I decided at close to 9pm that I would attempt Obachan's Simple White Bread from Allrecipes. Trying to decide on the proofing method of the different types of yeast, the conversation from Active Dry Yeast and Instant Dry Yeast and the difference between Baker's Yeast and Instant Dry Yeast (in my case, it seems to be the same) made me wanna take up a hobby like Cardiac Surgery. The explanations available online were relatively comprehensive but what I wanted to know was if the Instant Dry Yeast required the same proofing method or if I should just add the tepid liquid into the main dough without proofing, and move onto the next step. Arrrggghh!
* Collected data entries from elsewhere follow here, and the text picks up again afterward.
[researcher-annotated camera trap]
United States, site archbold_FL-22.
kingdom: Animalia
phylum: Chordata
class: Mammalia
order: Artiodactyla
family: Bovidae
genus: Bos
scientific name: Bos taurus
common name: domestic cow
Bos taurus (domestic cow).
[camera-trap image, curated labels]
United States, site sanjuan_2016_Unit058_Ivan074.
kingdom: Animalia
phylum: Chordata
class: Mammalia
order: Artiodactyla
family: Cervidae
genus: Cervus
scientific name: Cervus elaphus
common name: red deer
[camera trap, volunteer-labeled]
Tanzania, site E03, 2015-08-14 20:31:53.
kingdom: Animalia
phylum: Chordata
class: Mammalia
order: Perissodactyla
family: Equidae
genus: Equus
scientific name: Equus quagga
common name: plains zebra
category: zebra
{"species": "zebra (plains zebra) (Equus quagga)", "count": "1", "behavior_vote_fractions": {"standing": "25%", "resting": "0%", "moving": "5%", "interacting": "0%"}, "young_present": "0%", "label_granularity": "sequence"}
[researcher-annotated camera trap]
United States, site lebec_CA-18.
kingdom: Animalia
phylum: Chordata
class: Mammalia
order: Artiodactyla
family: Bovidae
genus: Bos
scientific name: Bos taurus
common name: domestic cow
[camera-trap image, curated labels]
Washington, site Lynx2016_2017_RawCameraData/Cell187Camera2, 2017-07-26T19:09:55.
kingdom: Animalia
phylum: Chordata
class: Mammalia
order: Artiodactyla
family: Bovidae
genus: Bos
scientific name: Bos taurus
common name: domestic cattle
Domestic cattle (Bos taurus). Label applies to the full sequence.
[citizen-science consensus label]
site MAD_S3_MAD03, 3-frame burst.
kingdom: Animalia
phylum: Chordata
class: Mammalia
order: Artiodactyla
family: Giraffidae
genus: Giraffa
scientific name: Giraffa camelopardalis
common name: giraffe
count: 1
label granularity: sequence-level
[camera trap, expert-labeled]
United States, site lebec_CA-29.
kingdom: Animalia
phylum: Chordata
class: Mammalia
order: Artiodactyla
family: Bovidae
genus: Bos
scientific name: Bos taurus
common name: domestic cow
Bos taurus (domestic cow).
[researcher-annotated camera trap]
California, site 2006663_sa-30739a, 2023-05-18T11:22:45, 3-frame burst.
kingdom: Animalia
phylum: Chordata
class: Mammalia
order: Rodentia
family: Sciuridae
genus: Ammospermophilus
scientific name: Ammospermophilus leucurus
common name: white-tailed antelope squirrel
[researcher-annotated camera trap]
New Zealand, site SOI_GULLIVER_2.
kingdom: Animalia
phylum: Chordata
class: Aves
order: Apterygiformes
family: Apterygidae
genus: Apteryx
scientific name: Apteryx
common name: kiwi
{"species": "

I then discovered I didn't have Bread Flour but so set was I in making this bread that I decided go ahead with my new pack of Unbleached All Purpose Flour from Gold Medal. I went in knowing full well that my bread might not turn out well because the protein content in AP flour was 12% at best and regular Bread Flour has a protein content of between 13% - 14%. I figured what the heck, it's just 1%, let's try it anyway.

This is what emerged after almost 2 hours of double fermentation, several loving punches and almost 40 minutes in the oven at 175 celsius:


After my first bite of piping hot bread... I wanted to kiss the floors and thank the kitchen fairies! There was absolutely no smell of yeast! The next bite made me want to do the bread dance of joy at 1am in the morning because it doesn't taste cake-like (Thank you Bread fairy!).

I love that it resembles a decent loaf of bread and the texture is a tad chewy with an added flavour from the whole wheat flour. The added swirl on top on Pic 1 is my fancy origami attempt because I dislike breads with smooth dome tops. I can't really taste the honey though I suspect the real reason for the honey is to feed the yeast.

I can't wait to try it tomorrow after it has had time to cool down. I need to know how the crust will behave even with its light brushing of butter.

Conclusion: I must try this with actual bread flour to taste the difference between the two but this is definitely a bread I will be adding to my repertoire regularly. Thanks for the blog Obachan!